People panic too much.

Anonymous said...

Reading Karen DeCoster's blog was how I found out about pink slime.

While reading your blog I kept thinking, "He's saying she's wrong. Uh-oh."
Or perhaps I've mis-read one, or the other, or both?

ANyway, the phrase 'pink slime' never really bothered me unlike many I know. I always related the phrase to the pink fluff Jello-like desert that is commonly served in the unitedstate at family get togethers, pot lucks and such. Many people rave about it, I don't care for it though.

[Gross-out alert, don't continue reading if you're easily grossed out.]

If it wasn't the ammonia in pink slime which causes many people to experience bloody diarrhea after eating fast food, I wonder what is the culprit?

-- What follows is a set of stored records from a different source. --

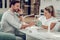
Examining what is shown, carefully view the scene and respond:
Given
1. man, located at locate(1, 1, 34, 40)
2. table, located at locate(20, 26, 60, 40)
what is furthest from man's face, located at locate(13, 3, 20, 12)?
table, located at locate(20, 26, 60, 40)

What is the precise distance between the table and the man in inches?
2.1

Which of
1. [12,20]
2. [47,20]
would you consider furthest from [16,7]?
[47,20]

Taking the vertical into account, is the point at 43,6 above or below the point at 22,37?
above

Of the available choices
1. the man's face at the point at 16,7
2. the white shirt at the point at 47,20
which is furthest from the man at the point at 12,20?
the white shirt at the point at 47,20

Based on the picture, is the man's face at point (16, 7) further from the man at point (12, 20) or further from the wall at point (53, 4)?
the wall at point (53, 4)

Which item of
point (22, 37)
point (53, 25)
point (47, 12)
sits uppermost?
point (47, 12)

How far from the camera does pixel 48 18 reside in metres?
1.56

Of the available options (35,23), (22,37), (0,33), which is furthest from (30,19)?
(0,33)

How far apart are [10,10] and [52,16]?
348mm

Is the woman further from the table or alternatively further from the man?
the man

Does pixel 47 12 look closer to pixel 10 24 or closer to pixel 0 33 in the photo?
pixel 10 24

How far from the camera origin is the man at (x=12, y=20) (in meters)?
1.54

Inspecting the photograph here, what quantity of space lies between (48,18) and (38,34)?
0.51 ft

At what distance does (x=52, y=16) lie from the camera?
1547 millimetres
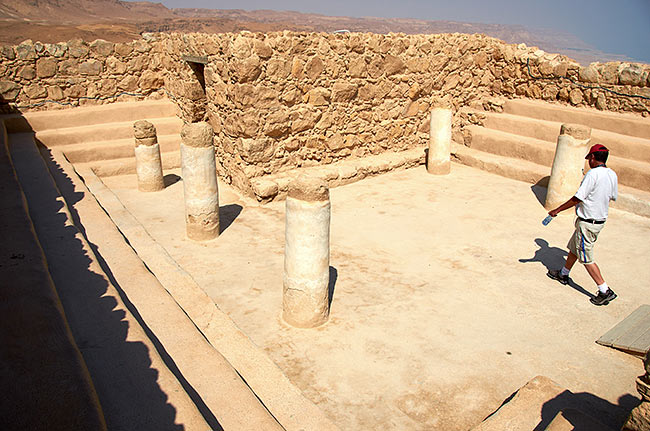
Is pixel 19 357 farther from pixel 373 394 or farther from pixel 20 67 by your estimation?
pixel 20 67

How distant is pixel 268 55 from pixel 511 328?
5745 millimetres

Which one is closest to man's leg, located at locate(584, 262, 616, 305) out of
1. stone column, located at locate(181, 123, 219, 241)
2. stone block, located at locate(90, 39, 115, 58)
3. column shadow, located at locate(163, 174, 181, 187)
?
stone column, located at locate(181, 123, 219, 241)

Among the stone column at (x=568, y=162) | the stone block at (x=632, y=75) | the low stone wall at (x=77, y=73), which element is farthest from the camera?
the low stone wall at (x=77, y=73)

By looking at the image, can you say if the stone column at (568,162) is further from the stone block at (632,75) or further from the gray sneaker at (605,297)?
the gray sneaker at (605,297)

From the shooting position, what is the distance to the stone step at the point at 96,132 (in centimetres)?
956

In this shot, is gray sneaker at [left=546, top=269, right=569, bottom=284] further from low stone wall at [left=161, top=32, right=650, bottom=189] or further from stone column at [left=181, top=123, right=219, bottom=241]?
low stone wall at [left=161, top=32, right=650, bottom=189]

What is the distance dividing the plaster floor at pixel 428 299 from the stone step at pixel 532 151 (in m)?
1.01

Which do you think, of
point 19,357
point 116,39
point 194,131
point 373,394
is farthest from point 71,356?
point 116,39

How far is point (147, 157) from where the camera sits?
27.6 feet

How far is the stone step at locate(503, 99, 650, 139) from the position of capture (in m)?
8.94

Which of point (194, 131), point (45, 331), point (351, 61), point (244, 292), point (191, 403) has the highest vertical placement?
point (351, 61)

- IndividualAudienceMember

mikeintokyorogers said...

Nah! No! No! (Neeeeegh!) I'm not saying Karen Decoster is wrong and I'm not saying Pink Slime isn't bad. I'm just relaying what my friend told me who is in that industry and that I can see his (and the people in that industry) point of view.
I don't know about the bloody diarrhea from ammonia in Pink Slime that was in fast food. I think ALL fast food is poison and am not the least bit surprised when I hear people getting sick from eating it...
Heck, I think all sorts of naties in fast food is a part of the agreed to verbal contract when you order that stuff. Bleech!

Anonymous said...

There is more evil in the world caused by laziness and indifference than outright malevolence. I believe in this case the former.

Anonymous said...

"Labeling is very important in all countries... and failure to comply means closures and heavy fines."

Which goes to show, threats of closure, and heavy fines are all failures which do not work.

"Canada has food inspectors, US the FDA, and they all do their best to monitor all food processors."

That was funny.
It seems like you've never worked in a food processing plant.

I never thought of it this way: "the agreed to verbal contract when you order that stuff." No doubt.